Overhead perspective of dolphin interacting with the fishers’ cast nets. Two synchronous interaction events between 1 dolphin and 11 artisanal net-casting fishers at the main interaction site in Laguna, southern Brazil (site A in Fig. S1). Dolphin surfaces (00’04”), prompting 3 fishers to cast nets (00’09”), and dives immediately after. Fishers start retrieving their nets once they close and sink to the bottom (00’29”), while the dolphin is likely very active underwater, as seen by bubbles blown very close to where the nets hit the water (00’30”-00’42”). As the second fisher (from left to right) finishes retrieving his net (00’48”), the dolphin can be seen active underwater, very close (about 2m) to the edge of the canal. The dolphin surfaces again further from shore (01’02”), heading towards the right end of the fishers’ line, and then approaches the shore when in front of the fishers (01’38”), who react by casting nets as the dolphin dives. While the nets close and sink to the bottom (01’40-01’59”), the dolphin once again show signs of producing bubbles and shuffling near the bottom (01’53”).

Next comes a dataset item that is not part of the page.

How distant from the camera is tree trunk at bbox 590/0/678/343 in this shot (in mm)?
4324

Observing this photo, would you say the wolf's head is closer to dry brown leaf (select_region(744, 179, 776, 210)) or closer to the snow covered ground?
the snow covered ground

The dolphin is visible underwater (01’59”) turning into the net cast by the last fisher (from left to right), where it can be seen moving actively and suspending sediment (02’00’-02’20”) while fishers start retrieving their nets (02’04”). As the last fisher completes retrieving his net (02’22”), the dolphin can be seen underwater very close to shore (02’19”), leaving the area where the net sank (02’21”), and moving away from the interaction site. (The square object at the middle/bottom of the frame is the platform from where a researcher photographs the dolphins; the straight object is the scale of known size used to convert distances measured in pixels into meters).

Movie S4.

Underwater perspective of dolphin interacting with the fishers’ cast nets. The dolphin-fisher interaction recorded underwater by an Adaptive Resolution Imaging Sonar (ARIS3000, SoundMetrics Corp; Fig. S4), which generates an overhead view of detected objects. Two dolphins are seen interacting with the cast nets as they close over the fish and sink to the bottom. Dolphins (first seen at 00’05”) approach the shore just before two cast nets hit the water (00’05”), which in this case captured only few mullets (00’06”), and engage in very active movements, shuffling around the bottom inside the nets, attempting to capture the fish. The video is accelerated 2x.

Movie S5.

Underwater imaging of mullet schools. A mullet school (Mugil liza) recorded underwater by an Adaptive Resolution Imaging Sonar (ARIS3000, SoundMetrics Corp) positioned ashore aiming towards the inlet canal (see Fig. S4). The sonar generates an overhead view of the objects, here a passing mullet school (00’00” - 00’03”) followed by a casting net that hits the water surface (00’04”) and sinks afterwards. The video was processed to remove background noise and highlight targets in motion.

Data, Materials, and Software Availability

Empirical data and computer code to replicate main analyses, results and figures available at (43).